Im Moment hat diese Ordnung eine Chance, wieder neu lebendig zu werden. Ich mache gerade jeden Werktag zum echten Werktag. Sehr bewusst. Gestern die Küchenregale, mühsam!!!! Heute rein in die Gartenklamotten, da sind Blumenkübel und Gemüsesamen das Thema. Mitarbeit an Gottes Schöpfung, für den Tag, an dem unser Sonntag wieder ein echter Sonn-Tag ist, ein Tag des Herrn und der Gemeinschaft! Und der schönen Kleider!
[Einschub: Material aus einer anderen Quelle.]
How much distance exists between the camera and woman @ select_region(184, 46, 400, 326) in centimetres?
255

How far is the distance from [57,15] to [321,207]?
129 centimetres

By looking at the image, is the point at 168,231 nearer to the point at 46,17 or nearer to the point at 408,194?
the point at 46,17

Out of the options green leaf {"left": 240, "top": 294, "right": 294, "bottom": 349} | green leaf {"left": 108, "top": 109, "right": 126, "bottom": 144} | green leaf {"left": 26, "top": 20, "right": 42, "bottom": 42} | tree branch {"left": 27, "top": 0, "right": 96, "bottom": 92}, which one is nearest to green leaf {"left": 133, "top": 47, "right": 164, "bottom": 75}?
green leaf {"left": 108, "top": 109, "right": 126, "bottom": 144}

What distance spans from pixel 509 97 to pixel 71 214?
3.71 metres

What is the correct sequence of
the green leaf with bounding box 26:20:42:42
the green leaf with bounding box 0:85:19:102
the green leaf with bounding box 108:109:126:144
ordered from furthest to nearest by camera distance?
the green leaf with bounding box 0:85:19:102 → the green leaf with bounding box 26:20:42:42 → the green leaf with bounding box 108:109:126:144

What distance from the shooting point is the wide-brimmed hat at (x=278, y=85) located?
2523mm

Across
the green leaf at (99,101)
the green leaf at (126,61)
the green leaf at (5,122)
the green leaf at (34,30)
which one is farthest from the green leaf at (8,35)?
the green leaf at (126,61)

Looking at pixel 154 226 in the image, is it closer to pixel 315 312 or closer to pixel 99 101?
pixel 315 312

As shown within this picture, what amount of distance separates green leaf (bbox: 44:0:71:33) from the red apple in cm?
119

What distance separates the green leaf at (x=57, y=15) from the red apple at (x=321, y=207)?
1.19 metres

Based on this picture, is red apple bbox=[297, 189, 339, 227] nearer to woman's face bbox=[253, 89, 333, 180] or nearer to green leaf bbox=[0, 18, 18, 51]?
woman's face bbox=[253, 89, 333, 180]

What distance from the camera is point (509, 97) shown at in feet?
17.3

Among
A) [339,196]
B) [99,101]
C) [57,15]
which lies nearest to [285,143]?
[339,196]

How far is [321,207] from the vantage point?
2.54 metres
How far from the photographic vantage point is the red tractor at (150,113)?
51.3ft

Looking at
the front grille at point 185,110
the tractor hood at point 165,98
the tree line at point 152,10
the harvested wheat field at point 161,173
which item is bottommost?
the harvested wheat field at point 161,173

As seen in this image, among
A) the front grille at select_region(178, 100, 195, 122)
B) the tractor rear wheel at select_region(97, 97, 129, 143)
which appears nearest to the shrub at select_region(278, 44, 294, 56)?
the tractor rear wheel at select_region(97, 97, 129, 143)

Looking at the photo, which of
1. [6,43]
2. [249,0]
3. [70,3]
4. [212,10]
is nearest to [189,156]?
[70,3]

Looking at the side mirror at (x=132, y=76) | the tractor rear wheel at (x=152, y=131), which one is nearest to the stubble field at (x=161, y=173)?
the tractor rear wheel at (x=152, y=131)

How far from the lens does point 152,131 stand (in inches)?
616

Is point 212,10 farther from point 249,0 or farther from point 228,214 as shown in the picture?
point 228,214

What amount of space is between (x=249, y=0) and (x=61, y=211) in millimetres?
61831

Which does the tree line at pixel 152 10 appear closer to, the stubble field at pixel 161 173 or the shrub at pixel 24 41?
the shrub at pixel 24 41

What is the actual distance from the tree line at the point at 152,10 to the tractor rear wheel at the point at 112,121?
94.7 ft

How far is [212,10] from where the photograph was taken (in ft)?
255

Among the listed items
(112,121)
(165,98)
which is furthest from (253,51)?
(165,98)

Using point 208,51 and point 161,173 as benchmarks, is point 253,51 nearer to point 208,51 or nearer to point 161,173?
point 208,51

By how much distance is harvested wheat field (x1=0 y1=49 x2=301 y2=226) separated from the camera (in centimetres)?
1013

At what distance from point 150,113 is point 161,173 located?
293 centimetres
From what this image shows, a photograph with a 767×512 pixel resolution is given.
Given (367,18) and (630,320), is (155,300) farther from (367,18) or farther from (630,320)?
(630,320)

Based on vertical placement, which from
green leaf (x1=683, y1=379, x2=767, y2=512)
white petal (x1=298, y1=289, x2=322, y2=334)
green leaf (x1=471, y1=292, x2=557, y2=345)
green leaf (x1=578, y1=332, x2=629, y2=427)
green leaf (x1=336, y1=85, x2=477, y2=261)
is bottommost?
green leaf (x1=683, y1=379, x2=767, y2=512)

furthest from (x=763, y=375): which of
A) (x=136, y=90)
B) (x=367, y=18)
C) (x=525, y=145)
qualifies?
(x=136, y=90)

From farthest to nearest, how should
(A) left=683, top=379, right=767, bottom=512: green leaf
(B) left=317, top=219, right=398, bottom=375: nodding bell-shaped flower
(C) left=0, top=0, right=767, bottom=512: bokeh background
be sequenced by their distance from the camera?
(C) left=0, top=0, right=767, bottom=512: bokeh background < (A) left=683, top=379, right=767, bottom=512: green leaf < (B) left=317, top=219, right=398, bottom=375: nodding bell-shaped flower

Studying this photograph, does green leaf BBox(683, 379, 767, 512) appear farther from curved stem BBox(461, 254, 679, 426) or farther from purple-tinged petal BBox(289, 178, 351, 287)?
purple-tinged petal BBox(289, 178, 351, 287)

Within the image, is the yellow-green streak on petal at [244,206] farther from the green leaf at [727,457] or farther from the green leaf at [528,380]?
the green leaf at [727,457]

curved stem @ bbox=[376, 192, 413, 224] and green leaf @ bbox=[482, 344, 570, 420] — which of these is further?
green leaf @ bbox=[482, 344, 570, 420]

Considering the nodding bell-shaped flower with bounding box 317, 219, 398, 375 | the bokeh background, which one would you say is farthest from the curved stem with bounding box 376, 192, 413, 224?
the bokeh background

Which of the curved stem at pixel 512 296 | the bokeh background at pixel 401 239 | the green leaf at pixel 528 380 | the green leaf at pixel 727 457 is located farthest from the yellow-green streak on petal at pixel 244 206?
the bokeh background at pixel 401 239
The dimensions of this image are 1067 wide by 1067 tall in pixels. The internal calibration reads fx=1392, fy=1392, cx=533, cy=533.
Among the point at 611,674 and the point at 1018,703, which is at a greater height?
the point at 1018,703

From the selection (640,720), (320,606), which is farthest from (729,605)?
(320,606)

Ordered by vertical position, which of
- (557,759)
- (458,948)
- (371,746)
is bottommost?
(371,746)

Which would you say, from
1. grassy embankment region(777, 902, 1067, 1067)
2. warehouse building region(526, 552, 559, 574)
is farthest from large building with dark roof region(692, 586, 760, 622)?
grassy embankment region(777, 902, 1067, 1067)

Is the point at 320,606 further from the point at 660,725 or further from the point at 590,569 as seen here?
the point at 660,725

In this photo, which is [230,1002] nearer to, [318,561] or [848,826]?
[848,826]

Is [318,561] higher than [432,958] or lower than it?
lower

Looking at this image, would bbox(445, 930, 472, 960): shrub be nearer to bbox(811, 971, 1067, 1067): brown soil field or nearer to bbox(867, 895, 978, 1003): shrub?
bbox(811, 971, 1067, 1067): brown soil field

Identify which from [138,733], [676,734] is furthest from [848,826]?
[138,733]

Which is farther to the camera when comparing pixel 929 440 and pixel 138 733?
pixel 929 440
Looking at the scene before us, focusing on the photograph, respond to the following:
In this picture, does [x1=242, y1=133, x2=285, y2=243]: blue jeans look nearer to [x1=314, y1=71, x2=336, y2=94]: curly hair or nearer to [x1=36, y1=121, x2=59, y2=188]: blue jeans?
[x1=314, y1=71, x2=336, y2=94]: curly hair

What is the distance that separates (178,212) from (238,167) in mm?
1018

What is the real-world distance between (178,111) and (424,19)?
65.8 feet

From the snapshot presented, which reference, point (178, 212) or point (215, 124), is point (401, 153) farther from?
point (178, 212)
Liebe Frau Dr. Schießleder, wenigstens für mich ist dieser Blog eine große Chance. Der Blog füllt eine Lücke bei mir, die durch Corona entstanden ist. Seit Palmsonntag bin ich ohne Besuch, ohne direktes Gespräch. Vielleicht kommt meine Tochter am Wochenende. Zu Ostern brachte eine Freundin ein Geschenk vorbei. Und ich hatte mir Essen bestellt, da wurden auch zwei Sätze gewechselt. Aber hier im Blog finde ich Nahrung. Stoff zum Nachdenken. Und dass ich Redebedarf habe, ist an den vielen Kommentaren zu merken.
( Ich wundere mich schon, dass nicht mehr Frauen Kommentare hinterlassen)
Mir ist es gerade wichtig, mich täglich gut anzuziehen. An manchen Tagen wähle ich unter der schwarzen Kleidung die schöne rote Unterwäsche, die mein Mann mir zum Geburtstag schenken wollte. Dann spüre ich, ich bin nicht nur Witwe, ich bin eine Frau. Das tut mir gut. Öfters schminke ich mich, Augen, ein bisschen Rouge, ein Lippenstift, weil ich es mir wert bin. Sehen tut es niemand außer mir.
Und das mit den Sonntagskleidern kenne ich durchaus. Da kommt dann eher mal die weiß- schwarz gepunktete Bluse dran, die ist für den Alltag zu schade.
Der Gelassenheitsdekalog von Papst Johannes XXIII hilft mir da: nur für heute will ich mich so gut kleiden wie möglich.
Unter anderem steht da auch: Nur für heute will ich niemanden kritisieren. Doch das ist eine andere, neue Geschichte.